Preference Learners that focus on games have been around for a little over a decade and they have made use of a number of different machine learning algorithms. Throughout this time neuroevolution has also been employed to help to improve the performance of these algorithms. This is evident from some of the earlier papers on preference learning, to some of the more recent ones. Architecture Search is a derivation of neuroevolution that directly alters the architecture of the neural network. It has seen several advancements throughout the years which have helped to improve its efficacy. The aim of this project is to apply Architecture Search to preference learning models and then to compare the resulting models to those from another study. The objectives for this project are: modifying a pre-existing dataset to be used for training, implementing the search space, exploration strategy, and evaluator for Evolutionary Neural Architecture Search, identifying the best models, and then comparing them to those from a similar study to determine the effectiveness of the new models.
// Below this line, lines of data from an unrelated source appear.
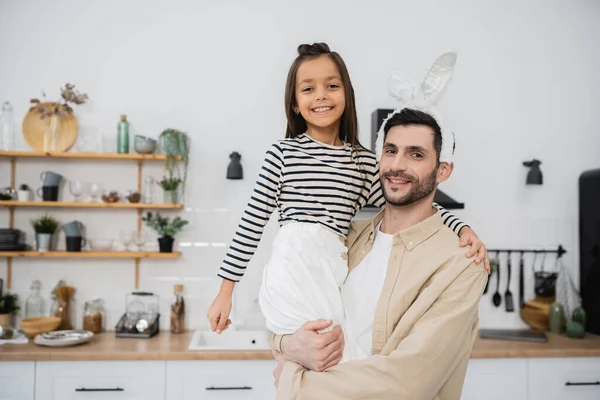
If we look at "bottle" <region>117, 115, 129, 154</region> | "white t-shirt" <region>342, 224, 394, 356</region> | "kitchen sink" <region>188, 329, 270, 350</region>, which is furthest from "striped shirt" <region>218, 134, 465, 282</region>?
"bottle" <region>117, 115, 129, 154</region>

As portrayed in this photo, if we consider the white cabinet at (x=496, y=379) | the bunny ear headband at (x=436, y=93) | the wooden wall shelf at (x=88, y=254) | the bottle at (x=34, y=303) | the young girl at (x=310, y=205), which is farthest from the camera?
the bottle at (x=34, y=303)

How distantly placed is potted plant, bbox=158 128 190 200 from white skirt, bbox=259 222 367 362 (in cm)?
190

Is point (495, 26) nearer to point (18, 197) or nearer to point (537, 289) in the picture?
point (537, 289)

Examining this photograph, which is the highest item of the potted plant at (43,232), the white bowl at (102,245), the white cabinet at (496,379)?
the potted plant at (43,232)

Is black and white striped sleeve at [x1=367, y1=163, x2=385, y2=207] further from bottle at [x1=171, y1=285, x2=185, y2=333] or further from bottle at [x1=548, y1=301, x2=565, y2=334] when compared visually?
bottle at [x1=548, y1=301, x2=565, y2=334]

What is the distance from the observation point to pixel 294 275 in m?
1.42

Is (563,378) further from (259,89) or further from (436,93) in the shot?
(259,89)

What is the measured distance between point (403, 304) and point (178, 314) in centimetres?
213

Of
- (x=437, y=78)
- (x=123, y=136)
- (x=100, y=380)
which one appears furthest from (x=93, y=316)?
(x=437, y=78)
The custom dataset was created by extracting the images from the gameplay videos contained within the dataset and then by storing them in a custom dataset class. Subsequently, these were placed into data loaders and used to train the models. Evolutionary Neural Architecture Search was implemented through the use of NNI. It was employed to define the search space in the form of the model class with the list of allowed mutations. It was also used to define the exploration strategy which utilised the Regularized Evolution algorithm and the evaluator which contained the train and test methods. Afterwards, the models were trained through a series of NNI experiments, with models being created for each game using different parameter values. The data extracted from the models indicates that they generally perform better than those from the study being used for comparison purposes. The best models were established by identifying the models which had the highest values from a list of evaluation metrics which were collected during the test method. The new models were compared to those from the other study and it was found that the new models perform better in terms of the average accuracy scores achieved, but are less consistent in their training progress.